Among the artefacts restituted to Egypt: a face from a gilded wood coffin dating to around 332BCE-275BCE (left) and an alabaster royal vase from around 3100BCE-2670BCE (right) Courtesy the Manhattan District Attorney's Office
The office of Manhattan District Attorney Alvin L. Bragg announced on Thursday (2 May) that ten antiquities collectively valued at $1.4 million had been restituted to Egyptian officials.
Eight of the objects were recovered as part of the Manhattan DA's investigation into the Dib-Simonian trafficking network, a nine-person team that allegedly included former Musée du Louvre director Jean-Luc Martinez and facilitated the sale and purchase of looted cultural artefacts to institutions including the Metropolitan Museum of Art and Louvre Abu Dhabi. Assistant District Attorney Matthew Bogdanos, chief of the Antiquities Trafficking Unit, supervised the investigation. The head of the ring, Serop Simonian, an art dealer in his 80s, was arrested last year in Germany and transferred to France.
Since 2022, the Manhattan DA’s office has returned 27 items to the government of Egypt, valued at more than $6.5m in total.
“Egypt has an incredibly rich cultural history that we will not allow to be diminished by selfish looters and traffickers.
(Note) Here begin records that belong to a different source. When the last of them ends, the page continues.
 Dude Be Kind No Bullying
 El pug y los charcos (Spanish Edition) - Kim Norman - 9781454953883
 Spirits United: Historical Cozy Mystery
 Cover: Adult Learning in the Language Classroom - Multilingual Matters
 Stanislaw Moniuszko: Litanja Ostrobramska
I am proud that my Office has successfully returned more than 25 antiquities to Egypt in just over two years, and we look forward to continued work with our partners at HSI to protect cultural heritage all around the globe,” District Attorney Bragg said in a statement.
Howaida Essam, Egypt's consul general in New York, examines artefacts recovered by the Manhattan District Attorney's Office Courtesy the Manhattan District Attorney's Office
The recovered pieces include a gilded wooden coffin face dating from around 332BC-275BC that was looted from the Nag el-Hissaya necropolis, a site near the famed Temple of Horus that served as a burial ground for priests and other religious officials. The face was severed from a larger coffin headdress before coming into Simonian's possession in 2001; a member of the trafficking network consigned it for auction at Christie's but it failed to sell; it subsequently changed hands several times in private sales over the next two decades. Bragg’s office seized the object from Manhattan’s Merrin Gallery in 2023.
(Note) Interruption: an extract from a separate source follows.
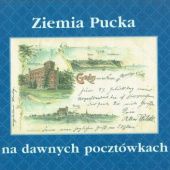 Okładka książki Ziemia Pucka na dawnych pocztówkach Mirosław Kuklik, Tomasz Żmuda-Trzebiatowski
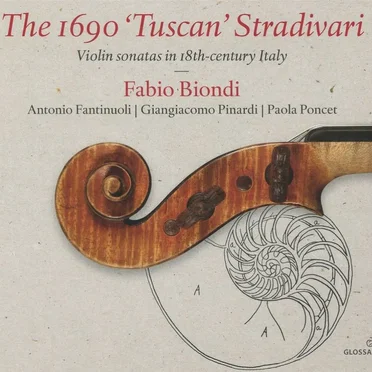 The 1690 “Tuscan” Stradivari: Violin Sonatas in 18th-Century Italy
Another notable item in the group is an alabaster royal vase from between 3100BC and 2670BC, which was excavated by the British Egyptologist Cecil M. Firth from the Step Pyramid of Djoser in Saqqara between 1924 and 1935. The vase was stolen from a warehouse in Egypt and smuggled out of the country, resurfacing in the holdings of the disgraced British dealer and notorious trafficker Robin Symes, who sold it to private collectors. It was also seized from Merrin Gallery in 2023.
The objects were handed over in a ceremony with the Consul General of Egypt in New York, Howaida Essam.